- _EXCERTO PARA LER_
==========

Acórdão nº 69/15.3 BECTB de Tribunal Central Administrativo Sul, 2023-01-12

Data de Julgamento12 Janeiro 2023
Ano2023
Número Acordão69/15.3 BECTB
ÓrgãoTribunal Central Administrativo Sul
Acordam em conferência na Secção de Contencioso Administrativo do Tribunal Central Administrativo Sul:

Relatório
L… instaurou ação Administrativa comum, contra a S…- Autoestradas …, S.A., com vista a obter a condenação da ré a título de responsabilidade civil extracontratual, por acidente causado por animal. Foi interveniente A… – Sucursal em Portugal. O TAF de Castelo Branco, por sentença de 28.4.2019, julgou a ação parcialmente procedente, condenou a ré e a interveniente a pagar ao autor a quantia que se vier a apurar em sede de incidente de liquidação de sentença, a título de indemnização dos danos resultantes do sinistro ocorrido na A23, com o veículo com matrícula …-…-O…, e absolveu a ré e a interveniente do pagamento do montante peticionado a título de danos resultantes da privação do uso do veículo.
As demandadas, inconformadas com a decisão, interpuseram, cada uma, recurso de apelação.
A ré S... alegou e formulou as seguintes conclusões:
A. O presente recurso tem por objeto a douta sentença proferida no dia 28 de abril de 2019, que julgou parcialmente procedente a ação, tendo condenado a R. e a Interveniente no pagamento ao A. da quantia que se vier a apurar em sede de liquidação de sentença, e versa sobre a matéria de facto e de direito.
B. Não pode a R., ora Recorrente, conformar-se com a decisão do Tribunal a quo, por entender que a mesma padece de erro na apreciação da prova e na aplicação do Direito.
C. Quanto à matéria de facto, realça-se o ponto 9 dos factos provados. Este ponto teve por base o depoimento da testemunha P…, quando no seu depoimento refere que “O separador nessa zona é um separador rígido é em betão tem ali cerca de 80, 85 cm de altura e dos registos que fui ver do processo interno, a ocorrência deu-se entre os 2 ramais do nó” [1:35:08.3].
D. Não obstante o depoimento se ter cingido ao supra transcrito, o Tribunal a quo retirou a seguinte conclusão: “Importa considerar que, tal como como foi referido pela testemunha da Ré P…, as duas vias estão divididas por um separador central de betão com cerca de 80/85cm, o que torna viável a passagem, de um lado para o outro, de um cão de porte médio”.
E. Atento o depoimento da testemunha – no qual apenas é referida a altura do separador –, não se concebe de que forma o Tribunal a quo logrou concluir que o alegado canídeo conseguiu transpor o separador central.
F. Com efeito, as testemunhas arroladas pelo A. (F… e T…, conforme depoimentos supra transcritos) apenas descreveram o animal como sendo um cão de “porte médio” e de cor castanha, sem evidenciarem qualquer outra característica do mesmo, nomeadamente quanto à sua agilidade, idade ou estado de saúde.

==========

- _A FAZER_
Segundo o excerto, em que data o TAF de Castelo Branco deu a sentença? As linhas não contam para nada aqui.

==========

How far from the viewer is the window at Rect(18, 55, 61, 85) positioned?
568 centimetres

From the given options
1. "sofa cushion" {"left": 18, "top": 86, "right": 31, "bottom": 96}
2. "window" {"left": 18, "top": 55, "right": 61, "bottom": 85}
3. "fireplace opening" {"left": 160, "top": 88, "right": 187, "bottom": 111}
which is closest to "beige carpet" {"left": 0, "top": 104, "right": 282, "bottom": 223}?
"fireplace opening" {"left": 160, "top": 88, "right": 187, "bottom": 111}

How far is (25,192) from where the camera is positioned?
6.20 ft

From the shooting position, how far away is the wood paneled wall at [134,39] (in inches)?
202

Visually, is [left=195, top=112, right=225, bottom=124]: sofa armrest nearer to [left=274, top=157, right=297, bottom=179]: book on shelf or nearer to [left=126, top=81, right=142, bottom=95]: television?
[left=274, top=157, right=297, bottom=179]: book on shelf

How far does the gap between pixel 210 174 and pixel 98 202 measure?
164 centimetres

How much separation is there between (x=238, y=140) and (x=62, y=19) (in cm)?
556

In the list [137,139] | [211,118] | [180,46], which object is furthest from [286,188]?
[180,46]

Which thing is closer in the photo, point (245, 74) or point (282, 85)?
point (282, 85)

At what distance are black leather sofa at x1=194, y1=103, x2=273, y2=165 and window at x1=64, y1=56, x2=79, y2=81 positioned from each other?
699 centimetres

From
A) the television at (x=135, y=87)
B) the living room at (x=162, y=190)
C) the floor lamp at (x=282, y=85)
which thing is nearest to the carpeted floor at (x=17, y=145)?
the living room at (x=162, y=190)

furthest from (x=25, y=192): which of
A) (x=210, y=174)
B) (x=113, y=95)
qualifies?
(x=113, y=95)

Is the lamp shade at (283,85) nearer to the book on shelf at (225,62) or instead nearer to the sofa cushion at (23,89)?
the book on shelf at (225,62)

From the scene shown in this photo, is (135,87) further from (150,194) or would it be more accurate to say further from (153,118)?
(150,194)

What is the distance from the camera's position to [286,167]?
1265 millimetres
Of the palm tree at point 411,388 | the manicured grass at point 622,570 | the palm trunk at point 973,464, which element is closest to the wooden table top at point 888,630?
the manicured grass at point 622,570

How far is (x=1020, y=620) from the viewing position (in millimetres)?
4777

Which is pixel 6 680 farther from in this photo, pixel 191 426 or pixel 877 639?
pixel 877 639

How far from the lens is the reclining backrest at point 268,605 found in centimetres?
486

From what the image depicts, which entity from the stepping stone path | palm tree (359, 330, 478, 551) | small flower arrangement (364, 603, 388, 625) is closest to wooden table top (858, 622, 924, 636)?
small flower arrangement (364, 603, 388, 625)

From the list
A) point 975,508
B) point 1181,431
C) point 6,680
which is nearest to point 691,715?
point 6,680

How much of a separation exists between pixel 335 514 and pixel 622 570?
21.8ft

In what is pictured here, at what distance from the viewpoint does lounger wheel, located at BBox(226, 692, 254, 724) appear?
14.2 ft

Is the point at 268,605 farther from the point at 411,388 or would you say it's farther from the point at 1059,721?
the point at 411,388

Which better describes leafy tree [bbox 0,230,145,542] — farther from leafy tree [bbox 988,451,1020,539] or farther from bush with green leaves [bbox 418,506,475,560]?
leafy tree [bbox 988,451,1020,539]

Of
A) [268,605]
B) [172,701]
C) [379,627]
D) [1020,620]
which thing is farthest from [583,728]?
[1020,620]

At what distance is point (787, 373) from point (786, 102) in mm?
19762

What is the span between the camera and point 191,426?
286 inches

==========

- _RESULTADO DO EXERCÍCIO_
Em 28 de abril de 2019.